Au vu de ce qui précède, le recours contre la décision du SCAN du 20 juin 2012 est admis, dite décision étant annulée. La cause est renvoyée au SCAN afin qu'il statue au sens des considérants.
5.2.
Vu l'issue du recours, il est statué sans frais (art. 47, al. 2 de la Loi sur la procédure et la juridiction administratives [LPJA], du 27 juin 1979) et l'avance de frais de CHF 550.- versée le 24 août 2012 est restituée au recourant.
5.3.
Vu l'issue de la procédure, le recourant a droit à des dépens (art. 48, al. 1 LPJA). Le montant doit être déterminé en application de l'arrêté temporaire fixant les tarifs des frais, des émoluments de chancellerie et des dépens en matière civile, pénale et administrative, du 22 décembre 2010, selon lequel les honoraires sont fixés en fonction du temps nécessaire à la cause, de sa nature, de son importance, de sa difficulté, du résultat obtenu ainsi que de la responsabilité encourue par le représentant (art. 49, al. 2 et 58). Le mandataire du recourant a déposé son mémoire de frais et honoraires le 22 février 2013. Celui-ci se monte à CHF 3'224.- y compris débours et TVA de 8% pour une durée de 7 heures à un tarif horaire de CHF 400.-. En l'espèce, il sera tenu compte du tarif horaire usuel dans le canton de Neuchâtel retenu par la Cour de droit public du Tribunal cantonal, soit un montant de CHF 250.- l'heure (CDP.2011.79; CDP.2010.142). Dès lors, pour une durée de 7 heures, le montant s'élève à CHF 1'750.-, plus CHF 140.- de TVA à 8%, plus des débours à CHF 200.-, soit un total de CHF 2'090.-. Ainsi réduit, ce mémoire semble correspondre à l'activité déployée et à la responsabilité engagée par le mandataire de sorte qu'il doit être approuvé. Tout bien considéré, l'indemnité de dépens due au recourant est fixée à CHF 2'090.- TVA comprises, à la charge du SCAN.
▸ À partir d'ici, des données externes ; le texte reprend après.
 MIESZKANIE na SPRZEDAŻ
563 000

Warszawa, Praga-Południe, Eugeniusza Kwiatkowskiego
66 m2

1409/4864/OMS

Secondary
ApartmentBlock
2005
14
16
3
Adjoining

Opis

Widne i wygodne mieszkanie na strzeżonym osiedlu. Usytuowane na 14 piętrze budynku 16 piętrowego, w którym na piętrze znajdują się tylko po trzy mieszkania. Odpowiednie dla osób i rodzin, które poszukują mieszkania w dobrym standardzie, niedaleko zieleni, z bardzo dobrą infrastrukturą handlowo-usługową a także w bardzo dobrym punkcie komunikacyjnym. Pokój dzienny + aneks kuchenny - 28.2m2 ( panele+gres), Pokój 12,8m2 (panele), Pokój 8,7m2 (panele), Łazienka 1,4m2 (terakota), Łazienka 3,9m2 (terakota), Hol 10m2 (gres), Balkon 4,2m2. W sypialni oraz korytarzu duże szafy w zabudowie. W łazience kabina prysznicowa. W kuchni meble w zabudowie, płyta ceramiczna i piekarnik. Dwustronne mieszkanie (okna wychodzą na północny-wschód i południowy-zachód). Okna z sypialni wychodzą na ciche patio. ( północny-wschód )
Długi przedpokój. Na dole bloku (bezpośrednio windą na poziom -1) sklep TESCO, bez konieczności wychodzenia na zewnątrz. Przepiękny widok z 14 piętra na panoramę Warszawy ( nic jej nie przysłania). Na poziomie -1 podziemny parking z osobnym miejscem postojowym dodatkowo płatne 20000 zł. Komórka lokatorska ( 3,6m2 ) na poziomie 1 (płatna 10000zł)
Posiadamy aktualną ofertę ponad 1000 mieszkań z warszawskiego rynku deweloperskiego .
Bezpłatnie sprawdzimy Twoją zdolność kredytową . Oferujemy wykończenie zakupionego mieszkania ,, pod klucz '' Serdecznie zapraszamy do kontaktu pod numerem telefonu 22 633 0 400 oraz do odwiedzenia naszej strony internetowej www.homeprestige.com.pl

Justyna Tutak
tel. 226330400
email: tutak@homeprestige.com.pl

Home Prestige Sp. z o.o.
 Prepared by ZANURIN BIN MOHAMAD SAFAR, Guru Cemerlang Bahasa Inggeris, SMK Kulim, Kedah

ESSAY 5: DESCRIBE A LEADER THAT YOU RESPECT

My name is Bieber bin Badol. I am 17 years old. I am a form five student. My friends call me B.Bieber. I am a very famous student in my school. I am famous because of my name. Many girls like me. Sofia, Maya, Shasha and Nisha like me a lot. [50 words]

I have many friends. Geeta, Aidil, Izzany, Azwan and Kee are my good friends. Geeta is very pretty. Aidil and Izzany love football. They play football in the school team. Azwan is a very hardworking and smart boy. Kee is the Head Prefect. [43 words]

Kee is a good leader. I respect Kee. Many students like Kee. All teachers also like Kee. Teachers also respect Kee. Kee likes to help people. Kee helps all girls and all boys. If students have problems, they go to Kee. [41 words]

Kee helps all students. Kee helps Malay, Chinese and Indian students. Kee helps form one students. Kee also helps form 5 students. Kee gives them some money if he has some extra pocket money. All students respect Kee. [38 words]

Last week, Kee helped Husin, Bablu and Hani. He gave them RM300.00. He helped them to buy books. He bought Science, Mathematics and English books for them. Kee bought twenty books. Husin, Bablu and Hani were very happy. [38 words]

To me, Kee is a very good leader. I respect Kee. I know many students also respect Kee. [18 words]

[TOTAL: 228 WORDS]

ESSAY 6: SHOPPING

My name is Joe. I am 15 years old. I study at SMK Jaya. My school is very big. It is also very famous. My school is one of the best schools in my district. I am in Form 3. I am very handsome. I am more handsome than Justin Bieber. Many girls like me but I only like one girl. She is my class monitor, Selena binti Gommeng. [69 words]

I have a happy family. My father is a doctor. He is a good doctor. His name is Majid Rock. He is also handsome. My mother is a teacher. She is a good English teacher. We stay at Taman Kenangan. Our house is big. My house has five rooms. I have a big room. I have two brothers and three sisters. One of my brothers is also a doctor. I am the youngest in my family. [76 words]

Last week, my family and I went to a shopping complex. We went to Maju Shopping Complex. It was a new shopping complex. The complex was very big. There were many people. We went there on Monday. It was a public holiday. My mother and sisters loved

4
Par ces motifs, le conseiller d'Etat, chef du Département de la gestion du territoire,
décide:
1.Le recours du 20 juillet 2012 de X. contre la décision du 20 juin 2012 du service cantonal des automobiles et de la navigation est admis, dite décision étant annulée;
2.La cause est renvoyée au service cantonal des automobiles et de la navigation afin qu'il rende une nouvelle décision au sens des considérants;
3.Il est statué sans frais et l'avance de frais deCHF 550.-versée le 24 août 2012 est restituée au recourant;
4.Une indemnité de dépens deCHF 2'090.-est allouée au recourant, à la charge du service cantonal des automobiles et de la navigation.